--- Start Material to process ---

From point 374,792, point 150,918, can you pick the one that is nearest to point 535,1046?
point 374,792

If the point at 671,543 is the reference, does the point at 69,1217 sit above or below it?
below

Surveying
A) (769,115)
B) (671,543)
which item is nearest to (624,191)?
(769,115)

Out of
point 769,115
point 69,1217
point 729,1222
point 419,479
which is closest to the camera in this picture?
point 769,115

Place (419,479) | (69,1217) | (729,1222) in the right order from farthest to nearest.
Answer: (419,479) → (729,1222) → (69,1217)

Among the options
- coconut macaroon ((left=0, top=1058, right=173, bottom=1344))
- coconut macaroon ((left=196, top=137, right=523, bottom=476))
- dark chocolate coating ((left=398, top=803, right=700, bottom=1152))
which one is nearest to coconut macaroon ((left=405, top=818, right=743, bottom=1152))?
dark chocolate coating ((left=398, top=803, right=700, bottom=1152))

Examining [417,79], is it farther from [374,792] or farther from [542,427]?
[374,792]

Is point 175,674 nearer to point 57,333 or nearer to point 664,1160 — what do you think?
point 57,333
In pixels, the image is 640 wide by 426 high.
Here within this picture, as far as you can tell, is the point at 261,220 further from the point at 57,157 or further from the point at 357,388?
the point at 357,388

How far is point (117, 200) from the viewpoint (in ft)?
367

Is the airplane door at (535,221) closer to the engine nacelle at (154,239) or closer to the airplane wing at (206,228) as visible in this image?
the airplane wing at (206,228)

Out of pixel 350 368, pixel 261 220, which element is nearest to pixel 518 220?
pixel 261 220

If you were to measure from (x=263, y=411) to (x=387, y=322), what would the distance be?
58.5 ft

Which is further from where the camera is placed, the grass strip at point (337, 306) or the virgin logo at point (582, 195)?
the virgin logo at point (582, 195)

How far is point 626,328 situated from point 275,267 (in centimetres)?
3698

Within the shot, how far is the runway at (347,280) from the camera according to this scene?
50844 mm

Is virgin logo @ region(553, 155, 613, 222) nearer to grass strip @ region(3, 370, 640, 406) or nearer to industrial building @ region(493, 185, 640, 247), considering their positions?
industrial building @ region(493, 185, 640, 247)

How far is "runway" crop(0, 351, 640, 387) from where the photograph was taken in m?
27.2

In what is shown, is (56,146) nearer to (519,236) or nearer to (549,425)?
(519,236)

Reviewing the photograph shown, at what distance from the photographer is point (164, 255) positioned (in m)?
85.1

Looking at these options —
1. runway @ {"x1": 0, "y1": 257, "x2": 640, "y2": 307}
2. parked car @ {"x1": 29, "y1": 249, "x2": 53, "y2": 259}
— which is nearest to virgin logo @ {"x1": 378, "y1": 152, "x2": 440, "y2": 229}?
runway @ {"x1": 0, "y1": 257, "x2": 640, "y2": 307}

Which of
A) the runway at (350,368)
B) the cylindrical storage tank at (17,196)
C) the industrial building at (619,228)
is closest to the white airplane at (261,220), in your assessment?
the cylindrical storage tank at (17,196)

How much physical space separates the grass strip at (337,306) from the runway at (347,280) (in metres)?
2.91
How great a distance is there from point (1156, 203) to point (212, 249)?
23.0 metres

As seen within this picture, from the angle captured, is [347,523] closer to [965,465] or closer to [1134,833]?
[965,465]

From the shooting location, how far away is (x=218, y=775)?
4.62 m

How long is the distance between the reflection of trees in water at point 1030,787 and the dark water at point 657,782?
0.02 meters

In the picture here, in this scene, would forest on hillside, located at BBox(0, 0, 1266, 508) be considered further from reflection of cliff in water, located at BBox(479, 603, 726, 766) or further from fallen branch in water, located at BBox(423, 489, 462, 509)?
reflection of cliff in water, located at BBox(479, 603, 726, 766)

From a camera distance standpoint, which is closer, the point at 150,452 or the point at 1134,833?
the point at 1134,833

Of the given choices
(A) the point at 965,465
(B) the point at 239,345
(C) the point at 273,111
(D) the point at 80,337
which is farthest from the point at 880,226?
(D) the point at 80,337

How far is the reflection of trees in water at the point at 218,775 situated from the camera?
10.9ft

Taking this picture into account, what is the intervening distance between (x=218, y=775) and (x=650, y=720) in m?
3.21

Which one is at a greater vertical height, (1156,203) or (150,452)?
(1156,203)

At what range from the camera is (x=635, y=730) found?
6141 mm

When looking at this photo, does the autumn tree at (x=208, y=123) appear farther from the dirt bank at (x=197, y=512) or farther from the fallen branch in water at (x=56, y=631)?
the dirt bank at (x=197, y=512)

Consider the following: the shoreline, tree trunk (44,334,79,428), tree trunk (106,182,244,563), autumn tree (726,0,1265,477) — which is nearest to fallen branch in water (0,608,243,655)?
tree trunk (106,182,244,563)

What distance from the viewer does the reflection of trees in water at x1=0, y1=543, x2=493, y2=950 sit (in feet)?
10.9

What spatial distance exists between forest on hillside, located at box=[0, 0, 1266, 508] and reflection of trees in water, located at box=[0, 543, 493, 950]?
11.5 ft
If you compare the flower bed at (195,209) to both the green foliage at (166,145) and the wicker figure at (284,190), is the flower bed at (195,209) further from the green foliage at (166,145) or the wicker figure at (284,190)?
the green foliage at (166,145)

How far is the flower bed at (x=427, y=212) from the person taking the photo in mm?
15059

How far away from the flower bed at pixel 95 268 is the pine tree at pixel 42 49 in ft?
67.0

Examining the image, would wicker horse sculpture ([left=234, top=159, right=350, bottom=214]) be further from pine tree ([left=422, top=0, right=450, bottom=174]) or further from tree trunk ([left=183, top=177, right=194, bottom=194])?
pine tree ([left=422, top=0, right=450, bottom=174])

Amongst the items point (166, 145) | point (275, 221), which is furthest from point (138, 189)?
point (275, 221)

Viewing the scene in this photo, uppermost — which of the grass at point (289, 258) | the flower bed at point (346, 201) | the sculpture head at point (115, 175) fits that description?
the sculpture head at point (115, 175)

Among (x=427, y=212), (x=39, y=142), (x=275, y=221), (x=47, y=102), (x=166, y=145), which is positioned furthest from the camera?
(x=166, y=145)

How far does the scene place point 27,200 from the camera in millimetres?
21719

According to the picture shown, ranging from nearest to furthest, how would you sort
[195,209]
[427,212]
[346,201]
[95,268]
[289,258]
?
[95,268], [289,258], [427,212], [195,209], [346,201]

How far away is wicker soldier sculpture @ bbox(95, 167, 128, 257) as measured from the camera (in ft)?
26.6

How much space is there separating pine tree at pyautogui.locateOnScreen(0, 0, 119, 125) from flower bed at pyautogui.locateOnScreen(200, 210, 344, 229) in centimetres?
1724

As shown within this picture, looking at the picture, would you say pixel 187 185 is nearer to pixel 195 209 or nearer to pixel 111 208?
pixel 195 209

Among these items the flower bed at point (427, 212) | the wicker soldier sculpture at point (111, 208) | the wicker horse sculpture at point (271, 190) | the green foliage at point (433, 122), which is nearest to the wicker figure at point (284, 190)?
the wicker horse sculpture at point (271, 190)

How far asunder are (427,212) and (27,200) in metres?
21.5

--- End Material to process ---
--- Start Material to process ---

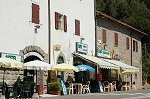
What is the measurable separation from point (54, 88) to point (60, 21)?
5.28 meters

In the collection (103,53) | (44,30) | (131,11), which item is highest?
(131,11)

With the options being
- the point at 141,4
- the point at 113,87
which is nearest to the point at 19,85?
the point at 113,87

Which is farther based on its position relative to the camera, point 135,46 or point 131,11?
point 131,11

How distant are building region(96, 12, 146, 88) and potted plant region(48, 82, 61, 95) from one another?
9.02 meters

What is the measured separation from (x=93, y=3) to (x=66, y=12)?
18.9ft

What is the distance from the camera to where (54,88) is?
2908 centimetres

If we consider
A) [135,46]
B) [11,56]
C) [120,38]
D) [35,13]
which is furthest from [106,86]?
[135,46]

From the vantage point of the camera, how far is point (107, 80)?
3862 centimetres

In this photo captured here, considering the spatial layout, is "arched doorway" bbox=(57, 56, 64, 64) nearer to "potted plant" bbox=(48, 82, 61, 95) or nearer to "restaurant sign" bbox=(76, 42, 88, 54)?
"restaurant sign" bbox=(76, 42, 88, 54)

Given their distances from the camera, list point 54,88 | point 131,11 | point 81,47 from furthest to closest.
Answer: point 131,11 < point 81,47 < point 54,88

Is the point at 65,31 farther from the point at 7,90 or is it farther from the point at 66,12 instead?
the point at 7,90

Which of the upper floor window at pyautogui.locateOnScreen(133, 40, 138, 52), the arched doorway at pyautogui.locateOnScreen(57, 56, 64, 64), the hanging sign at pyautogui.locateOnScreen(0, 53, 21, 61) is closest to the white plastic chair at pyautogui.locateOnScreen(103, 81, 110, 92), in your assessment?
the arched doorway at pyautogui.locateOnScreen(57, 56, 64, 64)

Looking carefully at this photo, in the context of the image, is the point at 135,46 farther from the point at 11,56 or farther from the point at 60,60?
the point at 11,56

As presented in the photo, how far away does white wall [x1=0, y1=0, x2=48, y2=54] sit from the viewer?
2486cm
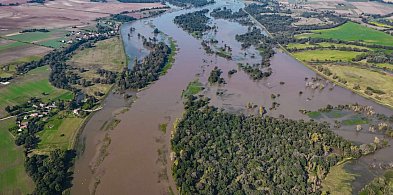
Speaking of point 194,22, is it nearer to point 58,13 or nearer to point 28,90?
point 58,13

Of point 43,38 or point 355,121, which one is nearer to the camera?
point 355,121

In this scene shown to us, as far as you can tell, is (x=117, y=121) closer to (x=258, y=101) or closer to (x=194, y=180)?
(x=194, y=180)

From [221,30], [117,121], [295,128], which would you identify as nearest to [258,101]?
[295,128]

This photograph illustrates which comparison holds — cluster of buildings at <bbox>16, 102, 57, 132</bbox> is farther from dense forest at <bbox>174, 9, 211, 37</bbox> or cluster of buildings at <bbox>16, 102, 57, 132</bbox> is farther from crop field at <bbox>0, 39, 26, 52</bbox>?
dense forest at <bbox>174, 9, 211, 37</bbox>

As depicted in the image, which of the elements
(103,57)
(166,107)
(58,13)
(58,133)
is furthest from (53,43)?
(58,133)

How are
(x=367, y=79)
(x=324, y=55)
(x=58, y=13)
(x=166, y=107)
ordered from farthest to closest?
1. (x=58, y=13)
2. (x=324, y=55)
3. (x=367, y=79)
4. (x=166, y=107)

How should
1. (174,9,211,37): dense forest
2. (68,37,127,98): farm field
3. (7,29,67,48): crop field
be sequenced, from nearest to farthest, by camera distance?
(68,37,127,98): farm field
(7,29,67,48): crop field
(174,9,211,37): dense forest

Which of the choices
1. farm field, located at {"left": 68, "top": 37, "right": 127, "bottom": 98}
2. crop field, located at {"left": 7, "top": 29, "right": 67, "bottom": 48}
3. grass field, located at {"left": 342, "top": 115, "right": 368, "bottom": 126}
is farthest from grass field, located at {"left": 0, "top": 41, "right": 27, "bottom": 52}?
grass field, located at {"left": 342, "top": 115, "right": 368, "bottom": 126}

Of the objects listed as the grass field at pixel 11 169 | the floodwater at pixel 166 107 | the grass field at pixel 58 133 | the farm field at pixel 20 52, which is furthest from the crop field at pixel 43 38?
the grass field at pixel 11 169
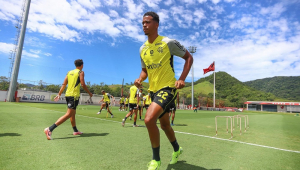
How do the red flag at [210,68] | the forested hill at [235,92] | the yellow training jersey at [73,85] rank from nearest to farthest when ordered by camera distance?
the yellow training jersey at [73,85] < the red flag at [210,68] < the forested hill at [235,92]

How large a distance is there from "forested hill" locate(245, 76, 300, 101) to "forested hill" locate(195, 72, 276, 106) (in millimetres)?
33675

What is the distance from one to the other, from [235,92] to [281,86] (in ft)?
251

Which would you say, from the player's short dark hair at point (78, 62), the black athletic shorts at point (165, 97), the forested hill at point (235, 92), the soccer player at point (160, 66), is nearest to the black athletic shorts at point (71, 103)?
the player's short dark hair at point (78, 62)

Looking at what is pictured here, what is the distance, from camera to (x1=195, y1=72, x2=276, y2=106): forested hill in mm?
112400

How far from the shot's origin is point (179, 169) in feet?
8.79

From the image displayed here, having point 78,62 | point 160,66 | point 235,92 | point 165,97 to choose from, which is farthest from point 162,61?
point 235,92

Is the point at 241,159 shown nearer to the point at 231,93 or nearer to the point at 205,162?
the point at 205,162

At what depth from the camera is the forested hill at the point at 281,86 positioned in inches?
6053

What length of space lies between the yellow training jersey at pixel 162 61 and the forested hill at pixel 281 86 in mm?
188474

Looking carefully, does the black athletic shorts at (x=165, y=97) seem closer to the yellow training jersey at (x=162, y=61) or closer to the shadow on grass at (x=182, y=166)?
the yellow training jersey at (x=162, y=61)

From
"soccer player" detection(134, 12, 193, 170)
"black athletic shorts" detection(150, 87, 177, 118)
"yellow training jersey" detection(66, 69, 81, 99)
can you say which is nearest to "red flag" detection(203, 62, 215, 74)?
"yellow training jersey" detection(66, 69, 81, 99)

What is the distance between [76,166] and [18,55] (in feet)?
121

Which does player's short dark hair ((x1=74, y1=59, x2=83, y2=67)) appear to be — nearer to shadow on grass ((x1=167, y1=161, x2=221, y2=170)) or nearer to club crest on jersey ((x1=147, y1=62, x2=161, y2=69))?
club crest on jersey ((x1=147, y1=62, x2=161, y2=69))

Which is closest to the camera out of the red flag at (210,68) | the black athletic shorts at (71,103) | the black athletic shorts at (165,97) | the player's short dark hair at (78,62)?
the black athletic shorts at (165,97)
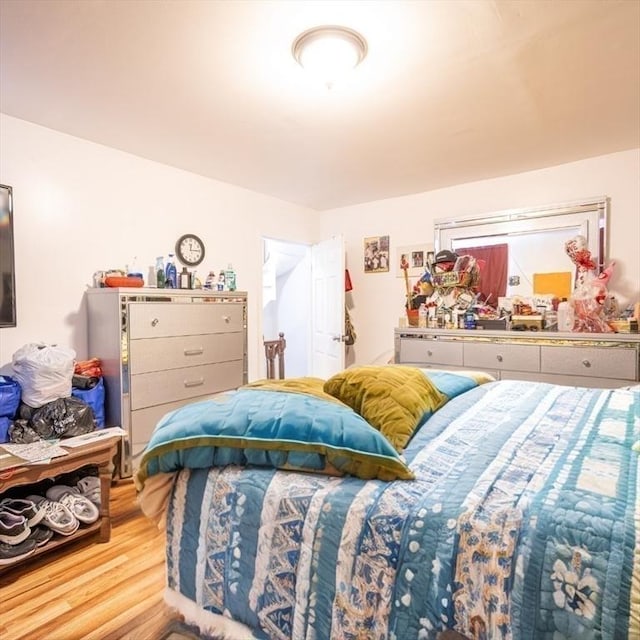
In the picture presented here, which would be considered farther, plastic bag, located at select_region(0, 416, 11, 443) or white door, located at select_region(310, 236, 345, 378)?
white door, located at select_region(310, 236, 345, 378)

--- End Material to process ---

Pick out every line in the items above that contains the string "locateOnScreen", matching its case exactly, and copy each line in full.

§ **Finished exercise**
How much space is there separating pine tree at pyautogui.locateOnScreen(0, 0, 119, 125) from flower bed at pyautogui.locateOnScreen(200, 210, 344, 229) in centimetres?
Which of the upper floor window at pyautogui.locateOnScreen(133, 40, 138, 52), the arched doorway at pyautogui.locateOnScreen(57, 56, 64, 64), the hanging sign at pyautogui.locateOnScreen(0, 53, 21, 61) is closest to the white plastic chair at pyautogui.locateOnScreen(103, 81, 110, 92), in your assessment?
the arched doorway at pyautogui.locateOnScreen(57, 56, 64, 64)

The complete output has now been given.